(Aufgaben)
a) Beantworten Sie anhand der Konzertkritik:
(i) Mit welchem Werk beginnt das Konzert?
(ii) In welchem Gebäude findet das 5. Abo-Konzert statt?
(iii) Mit etwa wie vielen Musikern ist das Orchester besetzt?
b) Schreiben Sie aus der Konzertkritik den Abschnitt ab, beginnend mit „Kolja Blacher erwies“ und weiter bis einschließlich „Corona-Beschränkungen entfallene Konzertprojekt.“.

(Vorliegender Text)
'''

Mitreißend gelungenes Orchesterexperiment

Kolja Blacher erwies sich beim Symphonieorchester Vorarlberg als Idealfall einer Personalunion von Geiger und Dirigent.
FELDKIRCH Messerscharf und punktgenau fallen zu Beginn die ersten Orchesterschläge von Beethovens „Coriolan“-Ouvertüre. Sie signalisieren auch für den weiteren Verlauf höchste Präzision, obwohl kein Dirigent vorne steht. Das Symphonieorchester Vorarlberg hat sich bei seinem 5. Abo-Konzert am Samstag im Montforthaus auf ein Experiment eingelassen, das sich „Play-Lead“ nennt und zum Markenzeichen für den Deutschen Kolja Blacher geworden ist, der in seiner Person die Funktion des Violinsolisten wie des Dirigenten ideal verbindet und damit seit fünf Jahren international reüssiert. Damit löst das SOV-Management auch seine Zusage ein für das im September 2020 wegen kurzfristiger Corona-Beschränkungen entfallene Konzertprojekt.

Am Beginn sitzt Blacher am Konzertmeisterpult, gibt minimale Einsätze mit dem Geigenbogen. Und es funktioniert grandios, weil jede und jeder in diesem als vergrößertes Kammerorchester mit etwa 50 Musikern besetzten SOV ganz vorne an der Stuhlkante sitzt und damit in höchster Konzentration einen Teil der Verantwortung für das Gelingen dieses Konzertes übernimmt. Die Größe des Orchesters und das Repertoire sind das eine, das gegenseitige Vertrauen zwischen Dirigent und Musikern das andere, damit das funktionieren kann. Jedenfalls ist da von Anfang an unglaubliche Spannung im Spiel, die auch den fast vollen Saal erfasst.

'''

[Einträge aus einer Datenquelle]
'''

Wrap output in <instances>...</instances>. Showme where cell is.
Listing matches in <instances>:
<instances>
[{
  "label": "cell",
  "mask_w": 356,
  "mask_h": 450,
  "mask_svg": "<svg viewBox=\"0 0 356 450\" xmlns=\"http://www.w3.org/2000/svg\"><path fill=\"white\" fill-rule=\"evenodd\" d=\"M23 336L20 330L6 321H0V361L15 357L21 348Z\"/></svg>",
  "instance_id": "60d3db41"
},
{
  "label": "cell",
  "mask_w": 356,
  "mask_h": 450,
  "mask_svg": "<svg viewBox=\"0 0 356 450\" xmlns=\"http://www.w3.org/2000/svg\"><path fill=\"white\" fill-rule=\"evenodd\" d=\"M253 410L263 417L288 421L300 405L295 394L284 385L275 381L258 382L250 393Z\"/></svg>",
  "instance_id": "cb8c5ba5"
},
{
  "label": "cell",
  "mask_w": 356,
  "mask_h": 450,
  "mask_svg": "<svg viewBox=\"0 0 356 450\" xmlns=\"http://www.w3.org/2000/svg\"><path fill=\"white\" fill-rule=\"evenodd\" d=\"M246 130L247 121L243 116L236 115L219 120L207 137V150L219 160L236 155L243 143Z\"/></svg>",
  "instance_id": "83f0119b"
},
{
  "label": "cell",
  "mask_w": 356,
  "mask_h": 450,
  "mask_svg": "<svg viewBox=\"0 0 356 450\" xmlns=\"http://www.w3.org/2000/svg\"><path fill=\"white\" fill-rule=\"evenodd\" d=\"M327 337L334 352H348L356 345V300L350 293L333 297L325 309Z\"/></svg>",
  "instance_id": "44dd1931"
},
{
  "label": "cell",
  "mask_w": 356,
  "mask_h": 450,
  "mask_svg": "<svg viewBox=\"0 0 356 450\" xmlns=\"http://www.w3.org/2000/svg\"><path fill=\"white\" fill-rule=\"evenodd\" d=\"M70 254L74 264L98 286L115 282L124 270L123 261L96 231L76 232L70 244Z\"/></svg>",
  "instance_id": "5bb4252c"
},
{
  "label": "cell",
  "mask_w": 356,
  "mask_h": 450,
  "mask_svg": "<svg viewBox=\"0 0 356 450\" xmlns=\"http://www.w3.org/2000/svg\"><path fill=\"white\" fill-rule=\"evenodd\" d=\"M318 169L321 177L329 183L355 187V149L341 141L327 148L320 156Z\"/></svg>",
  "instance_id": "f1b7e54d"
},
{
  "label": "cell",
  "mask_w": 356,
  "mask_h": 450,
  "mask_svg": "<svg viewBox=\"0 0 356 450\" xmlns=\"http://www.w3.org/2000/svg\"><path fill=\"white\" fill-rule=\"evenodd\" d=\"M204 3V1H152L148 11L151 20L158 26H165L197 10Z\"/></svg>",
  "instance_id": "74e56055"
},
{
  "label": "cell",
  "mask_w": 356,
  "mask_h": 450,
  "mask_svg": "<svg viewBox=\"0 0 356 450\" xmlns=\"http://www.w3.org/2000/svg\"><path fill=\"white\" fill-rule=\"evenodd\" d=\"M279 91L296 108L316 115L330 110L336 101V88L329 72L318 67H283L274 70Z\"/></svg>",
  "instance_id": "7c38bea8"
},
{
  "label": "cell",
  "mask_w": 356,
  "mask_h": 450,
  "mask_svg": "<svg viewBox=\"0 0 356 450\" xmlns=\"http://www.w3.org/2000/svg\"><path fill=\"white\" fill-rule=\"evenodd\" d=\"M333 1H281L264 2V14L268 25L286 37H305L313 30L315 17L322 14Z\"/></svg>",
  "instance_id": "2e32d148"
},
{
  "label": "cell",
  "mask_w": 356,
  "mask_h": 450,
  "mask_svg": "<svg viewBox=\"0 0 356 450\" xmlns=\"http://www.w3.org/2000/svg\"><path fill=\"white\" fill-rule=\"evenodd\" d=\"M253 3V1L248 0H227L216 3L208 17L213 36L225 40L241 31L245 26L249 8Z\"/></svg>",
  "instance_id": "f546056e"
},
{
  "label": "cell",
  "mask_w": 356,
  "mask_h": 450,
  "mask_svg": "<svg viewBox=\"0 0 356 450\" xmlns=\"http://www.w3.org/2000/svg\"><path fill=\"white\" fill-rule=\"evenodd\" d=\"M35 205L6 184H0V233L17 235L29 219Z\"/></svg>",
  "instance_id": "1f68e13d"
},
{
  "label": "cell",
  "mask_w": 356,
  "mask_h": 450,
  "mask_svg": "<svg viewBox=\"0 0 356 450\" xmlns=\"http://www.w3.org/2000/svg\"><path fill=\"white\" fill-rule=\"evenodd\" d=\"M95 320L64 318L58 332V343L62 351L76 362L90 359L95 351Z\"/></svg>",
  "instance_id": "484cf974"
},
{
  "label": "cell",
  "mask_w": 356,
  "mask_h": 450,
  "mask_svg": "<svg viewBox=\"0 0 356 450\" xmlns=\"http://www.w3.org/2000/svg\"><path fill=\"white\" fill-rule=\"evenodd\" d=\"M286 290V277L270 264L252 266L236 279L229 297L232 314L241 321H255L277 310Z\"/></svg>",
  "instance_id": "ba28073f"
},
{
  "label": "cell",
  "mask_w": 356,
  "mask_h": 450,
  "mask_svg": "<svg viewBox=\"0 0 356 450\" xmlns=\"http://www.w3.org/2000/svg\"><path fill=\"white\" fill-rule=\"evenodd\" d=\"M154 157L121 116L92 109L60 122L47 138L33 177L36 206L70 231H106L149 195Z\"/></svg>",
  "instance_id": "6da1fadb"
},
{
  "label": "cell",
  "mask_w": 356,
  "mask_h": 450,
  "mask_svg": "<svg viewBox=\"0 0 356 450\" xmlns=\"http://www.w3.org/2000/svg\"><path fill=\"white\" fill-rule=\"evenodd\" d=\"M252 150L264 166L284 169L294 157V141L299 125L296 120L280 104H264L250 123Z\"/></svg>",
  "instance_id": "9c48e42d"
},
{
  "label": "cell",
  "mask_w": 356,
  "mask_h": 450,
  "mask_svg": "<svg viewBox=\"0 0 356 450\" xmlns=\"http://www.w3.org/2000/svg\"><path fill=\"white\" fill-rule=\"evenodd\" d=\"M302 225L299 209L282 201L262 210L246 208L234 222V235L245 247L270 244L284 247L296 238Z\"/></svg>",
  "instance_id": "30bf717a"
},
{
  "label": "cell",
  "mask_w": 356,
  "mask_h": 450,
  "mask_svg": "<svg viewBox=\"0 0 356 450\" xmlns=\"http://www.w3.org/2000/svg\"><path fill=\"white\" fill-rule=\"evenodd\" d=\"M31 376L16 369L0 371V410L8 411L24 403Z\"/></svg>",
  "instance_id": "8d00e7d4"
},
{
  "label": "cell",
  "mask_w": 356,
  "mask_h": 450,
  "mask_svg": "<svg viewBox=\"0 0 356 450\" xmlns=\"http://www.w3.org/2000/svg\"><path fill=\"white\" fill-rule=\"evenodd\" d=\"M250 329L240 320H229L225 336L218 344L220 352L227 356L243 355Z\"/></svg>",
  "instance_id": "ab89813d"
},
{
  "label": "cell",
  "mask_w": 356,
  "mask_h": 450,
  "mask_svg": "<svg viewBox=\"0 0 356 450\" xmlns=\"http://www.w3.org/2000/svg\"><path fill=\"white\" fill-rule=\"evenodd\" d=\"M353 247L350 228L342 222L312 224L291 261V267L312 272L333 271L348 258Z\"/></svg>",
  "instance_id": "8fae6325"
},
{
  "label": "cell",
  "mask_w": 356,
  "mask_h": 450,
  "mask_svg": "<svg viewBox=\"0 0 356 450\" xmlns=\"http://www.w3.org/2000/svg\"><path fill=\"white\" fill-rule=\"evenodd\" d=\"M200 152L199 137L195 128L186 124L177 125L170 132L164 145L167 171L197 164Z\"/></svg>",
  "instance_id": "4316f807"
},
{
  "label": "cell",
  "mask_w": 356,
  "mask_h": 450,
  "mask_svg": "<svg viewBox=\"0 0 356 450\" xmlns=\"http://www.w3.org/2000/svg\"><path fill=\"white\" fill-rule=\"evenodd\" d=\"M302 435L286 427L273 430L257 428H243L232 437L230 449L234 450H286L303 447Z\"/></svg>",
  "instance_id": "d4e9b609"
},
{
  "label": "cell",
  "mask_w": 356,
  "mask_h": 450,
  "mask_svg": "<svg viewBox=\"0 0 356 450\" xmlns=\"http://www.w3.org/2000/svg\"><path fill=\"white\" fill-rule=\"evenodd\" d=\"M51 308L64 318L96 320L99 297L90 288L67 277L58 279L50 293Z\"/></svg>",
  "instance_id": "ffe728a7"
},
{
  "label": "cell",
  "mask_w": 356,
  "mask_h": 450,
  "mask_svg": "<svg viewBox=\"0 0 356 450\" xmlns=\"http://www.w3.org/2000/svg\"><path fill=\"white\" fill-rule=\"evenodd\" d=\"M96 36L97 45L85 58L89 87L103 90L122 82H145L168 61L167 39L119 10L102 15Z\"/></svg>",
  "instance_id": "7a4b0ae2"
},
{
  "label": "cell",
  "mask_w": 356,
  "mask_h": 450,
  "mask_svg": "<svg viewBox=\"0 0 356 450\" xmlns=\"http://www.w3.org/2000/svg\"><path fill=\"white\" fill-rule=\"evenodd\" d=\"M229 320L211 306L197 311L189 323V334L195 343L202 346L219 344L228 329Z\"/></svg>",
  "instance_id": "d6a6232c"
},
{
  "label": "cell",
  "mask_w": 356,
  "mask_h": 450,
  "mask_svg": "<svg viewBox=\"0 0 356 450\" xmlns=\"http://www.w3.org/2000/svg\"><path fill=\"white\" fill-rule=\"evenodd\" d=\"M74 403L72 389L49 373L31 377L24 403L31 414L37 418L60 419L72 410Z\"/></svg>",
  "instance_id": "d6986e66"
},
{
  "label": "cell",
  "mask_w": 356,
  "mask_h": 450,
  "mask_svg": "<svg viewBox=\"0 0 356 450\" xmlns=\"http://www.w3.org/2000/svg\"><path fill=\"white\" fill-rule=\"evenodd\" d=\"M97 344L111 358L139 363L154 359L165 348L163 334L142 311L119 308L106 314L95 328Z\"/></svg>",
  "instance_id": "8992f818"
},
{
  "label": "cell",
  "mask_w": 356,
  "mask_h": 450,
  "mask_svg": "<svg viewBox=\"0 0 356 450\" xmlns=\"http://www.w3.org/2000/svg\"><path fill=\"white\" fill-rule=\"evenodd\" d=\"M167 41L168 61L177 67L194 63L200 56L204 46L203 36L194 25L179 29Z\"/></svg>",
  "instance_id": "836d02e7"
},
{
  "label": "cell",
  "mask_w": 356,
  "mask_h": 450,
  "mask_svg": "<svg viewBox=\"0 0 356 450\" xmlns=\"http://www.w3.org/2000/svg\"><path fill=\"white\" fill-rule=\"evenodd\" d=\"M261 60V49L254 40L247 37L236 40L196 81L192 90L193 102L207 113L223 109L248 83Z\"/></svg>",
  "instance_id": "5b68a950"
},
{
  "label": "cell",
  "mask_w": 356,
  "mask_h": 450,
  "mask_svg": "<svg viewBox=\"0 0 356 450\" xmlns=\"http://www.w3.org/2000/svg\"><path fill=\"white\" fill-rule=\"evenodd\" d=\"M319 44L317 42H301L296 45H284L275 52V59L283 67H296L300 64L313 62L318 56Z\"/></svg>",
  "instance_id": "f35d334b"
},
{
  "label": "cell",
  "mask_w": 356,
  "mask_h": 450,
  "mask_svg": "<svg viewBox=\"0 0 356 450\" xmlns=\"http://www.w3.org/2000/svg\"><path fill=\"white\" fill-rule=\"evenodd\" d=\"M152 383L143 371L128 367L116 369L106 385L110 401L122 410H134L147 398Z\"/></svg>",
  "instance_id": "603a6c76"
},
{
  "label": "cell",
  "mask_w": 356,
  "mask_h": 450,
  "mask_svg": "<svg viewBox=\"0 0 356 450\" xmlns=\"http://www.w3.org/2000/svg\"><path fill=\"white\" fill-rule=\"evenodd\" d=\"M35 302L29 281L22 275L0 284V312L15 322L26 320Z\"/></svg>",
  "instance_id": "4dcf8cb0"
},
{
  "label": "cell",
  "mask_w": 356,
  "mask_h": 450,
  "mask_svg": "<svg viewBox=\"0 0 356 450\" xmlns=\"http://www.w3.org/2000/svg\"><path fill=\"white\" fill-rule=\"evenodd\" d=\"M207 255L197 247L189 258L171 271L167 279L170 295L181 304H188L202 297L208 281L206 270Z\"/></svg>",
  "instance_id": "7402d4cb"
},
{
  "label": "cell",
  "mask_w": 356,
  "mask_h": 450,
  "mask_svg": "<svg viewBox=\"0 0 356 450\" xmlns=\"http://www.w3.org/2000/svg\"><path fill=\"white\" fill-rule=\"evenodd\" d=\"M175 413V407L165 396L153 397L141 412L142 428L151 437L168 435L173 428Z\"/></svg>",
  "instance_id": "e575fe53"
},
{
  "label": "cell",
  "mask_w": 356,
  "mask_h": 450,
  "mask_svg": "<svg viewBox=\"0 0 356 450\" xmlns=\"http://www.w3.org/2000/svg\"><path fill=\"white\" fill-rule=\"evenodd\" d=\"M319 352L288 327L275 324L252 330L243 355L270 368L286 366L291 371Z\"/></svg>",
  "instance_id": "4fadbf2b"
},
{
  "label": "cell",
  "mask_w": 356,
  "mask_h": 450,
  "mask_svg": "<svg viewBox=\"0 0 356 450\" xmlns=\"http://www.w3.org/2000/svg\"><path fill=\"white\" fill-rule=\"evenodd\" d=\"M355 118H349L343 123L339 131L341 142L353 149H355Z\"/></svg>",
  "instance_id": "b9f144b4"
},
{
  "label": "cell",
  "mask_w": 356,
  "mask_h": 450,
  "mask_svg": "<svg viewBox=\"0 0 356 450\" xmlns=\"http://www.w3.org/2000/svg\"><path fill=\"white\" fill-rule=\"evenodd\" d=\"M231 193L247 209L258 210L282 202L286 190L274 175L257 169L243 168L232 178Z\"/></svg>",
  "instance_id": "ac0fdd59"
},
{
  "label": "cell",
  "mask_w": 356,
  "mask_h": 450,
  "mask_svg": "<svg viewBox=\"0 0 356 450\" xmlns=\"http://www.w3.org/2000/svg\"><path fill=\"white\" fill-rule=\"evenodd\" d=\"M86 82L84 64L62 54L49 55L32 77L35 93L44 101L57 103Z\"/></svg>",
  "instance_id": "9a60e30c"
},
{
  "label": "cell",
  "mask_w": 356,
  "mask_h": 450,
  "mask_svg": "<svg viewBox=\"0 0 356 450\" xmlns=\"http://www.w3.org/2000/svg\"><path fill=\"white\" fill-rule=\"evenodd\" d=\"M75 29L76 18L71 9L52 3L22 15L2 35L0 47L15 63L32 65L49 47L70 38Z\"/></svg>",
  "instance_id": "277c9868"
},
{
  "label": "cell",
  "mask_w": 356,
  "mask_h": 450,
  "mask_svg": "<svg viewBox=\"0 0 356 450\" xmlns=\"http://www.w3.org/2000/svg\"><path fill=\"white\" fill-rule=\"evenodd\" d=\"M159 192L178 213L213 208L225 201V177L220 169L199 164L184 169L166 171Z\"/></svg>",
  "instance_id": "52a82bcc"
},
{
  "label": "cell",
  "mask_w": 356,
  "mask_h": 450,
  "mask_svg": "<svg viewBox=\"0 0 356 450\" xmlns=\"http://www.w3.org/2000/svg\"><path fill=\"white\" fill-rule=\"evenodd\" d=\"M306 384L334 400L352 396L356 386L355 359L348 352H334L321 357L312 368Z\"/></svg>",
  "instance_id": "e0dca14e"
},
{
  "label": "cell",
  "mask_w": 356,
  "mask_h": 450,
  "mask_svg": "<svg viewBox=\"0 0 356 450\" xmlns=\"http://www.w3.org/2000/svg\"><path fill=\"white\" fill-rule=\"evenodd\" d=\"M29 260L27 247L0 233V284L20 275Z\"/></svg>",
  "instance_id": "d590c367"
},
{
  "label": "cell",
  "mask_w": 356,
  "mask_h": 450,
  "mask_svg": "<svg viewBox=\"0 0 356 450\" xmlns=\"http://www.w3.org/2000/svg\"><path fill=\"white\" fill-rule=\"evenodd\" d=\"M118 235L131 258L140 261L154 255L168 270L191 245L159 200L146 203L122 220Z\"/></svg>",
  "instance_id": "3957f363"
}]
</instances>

'''

(Lösungen zu Aufgaben)
a)
(i) Mit Beethovens „Coriolan“-Ouvertüre.
(ii) Im Montforthaus.
(iii) Mit etwa 50 Musikern.

b)
Kolja Blacher erwies sich beim Symphonieorchester Vorarlberg als Idealfall einer Personalunion von Geiger und Dirigent.
FELDKIRCH Messerscharf und punktgenau fallen zu Beginn die ersten Orchesterschläge von Beethovens „Coriolan“-Ouvertüre. Sie signalisieren auch für den weiteren Verlauf höchste Präzision, obwohl kein Dirigent vorne steht. Das Symphonieorchester Vorarlberg hat sich bei seinem 5. Abo-Konzert am Samstag im Montforthaus auf ein Experiment eingelassen, das sich „Play-Lead“ nennt und zum Markenzeichen für den Deutschen Kolja Blacher geworden ist, der in seiner Person die Funktion des Violinsolisten wie des Dirigenten ideal verbindet und damit seit fünf Jahren international reüssiert. Damit löst das SOV-Management auch seine Zusage ein für das im September 2020 wegen kurzfristiger Corona-Beschränkungen entfallene Konzertprojekt.